Exercise directions -
Given the entries below, would you transcribe exactly the lines starting at the one with "Collado del Canto" and ending at the one with "9781598568479: Best of Small Groups Pack", both kept, pictures omitted, nothing extra?

Data excerpts -
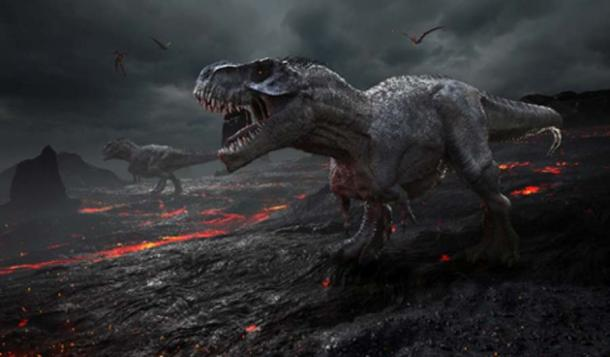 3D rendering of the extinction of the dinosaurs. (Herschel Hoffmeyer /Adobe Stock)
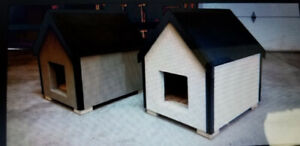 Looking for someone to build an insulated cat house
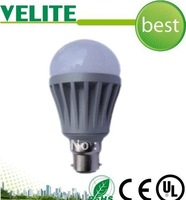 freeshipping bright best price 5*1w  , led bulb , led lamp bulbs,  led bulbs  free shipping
* * *
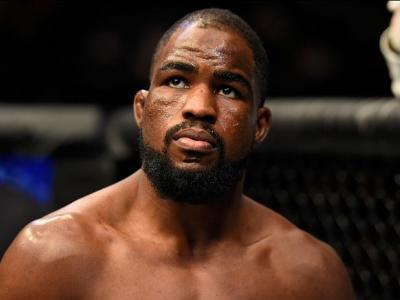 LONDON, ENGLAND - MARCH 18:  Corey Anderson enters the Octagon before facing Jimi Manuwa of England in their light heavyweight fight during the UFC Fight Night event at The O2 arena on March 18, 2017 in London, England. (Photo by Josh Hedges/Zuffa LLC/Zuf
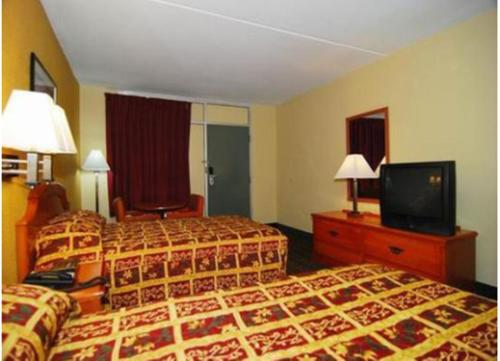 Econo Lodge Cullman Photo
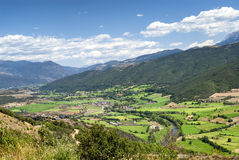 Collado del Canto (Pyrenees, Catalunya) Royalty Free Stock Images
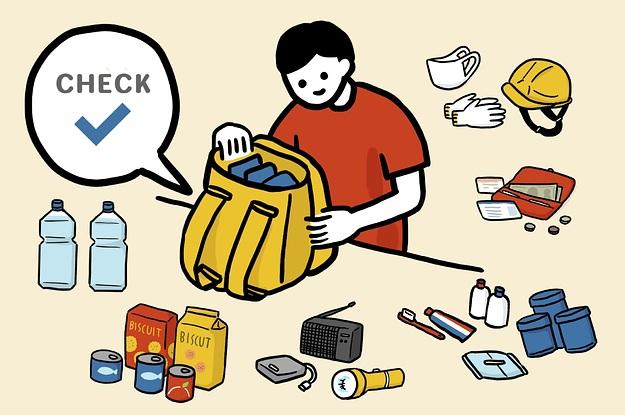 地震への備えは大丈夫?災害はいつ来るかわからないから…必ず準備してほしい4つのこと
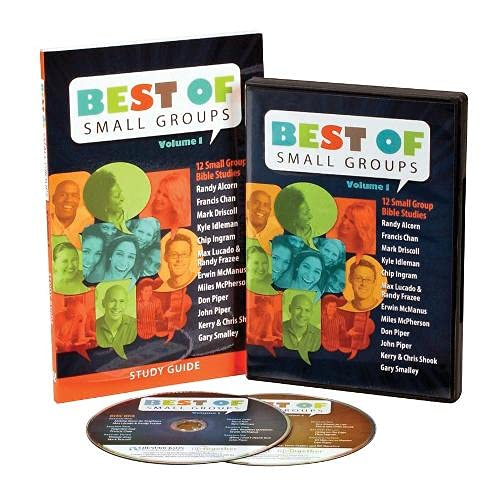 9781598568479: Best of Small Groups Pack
--
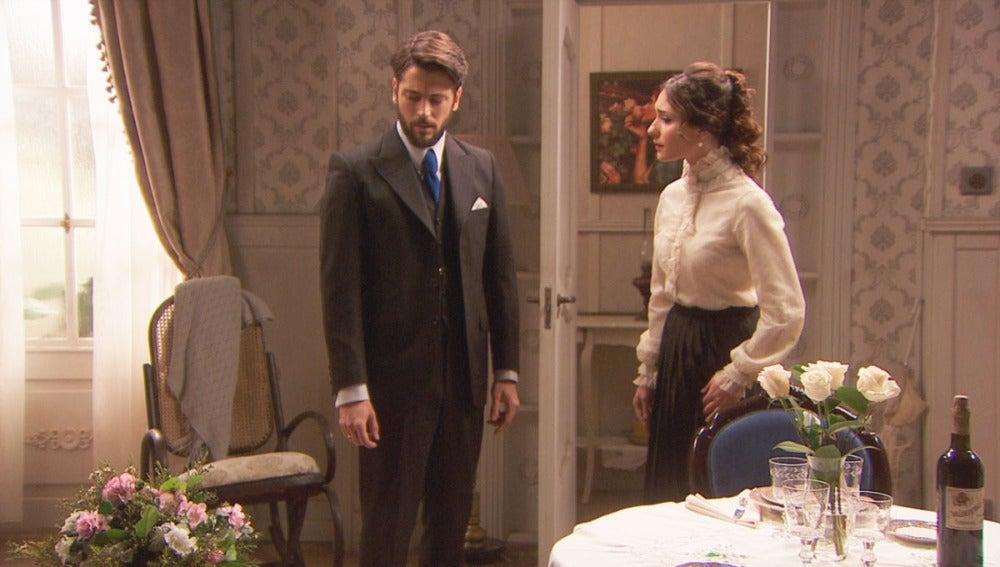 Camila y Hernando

Problem solution -
 Collado del Canto (Pyrenees, Catalunya) Royalty Free Stock Images
 地震への備えは大丈夫?災害はいつ来るかわからないから…必ず準備してほしい4つのこと
 9781598568479: Best of Small Groups Pack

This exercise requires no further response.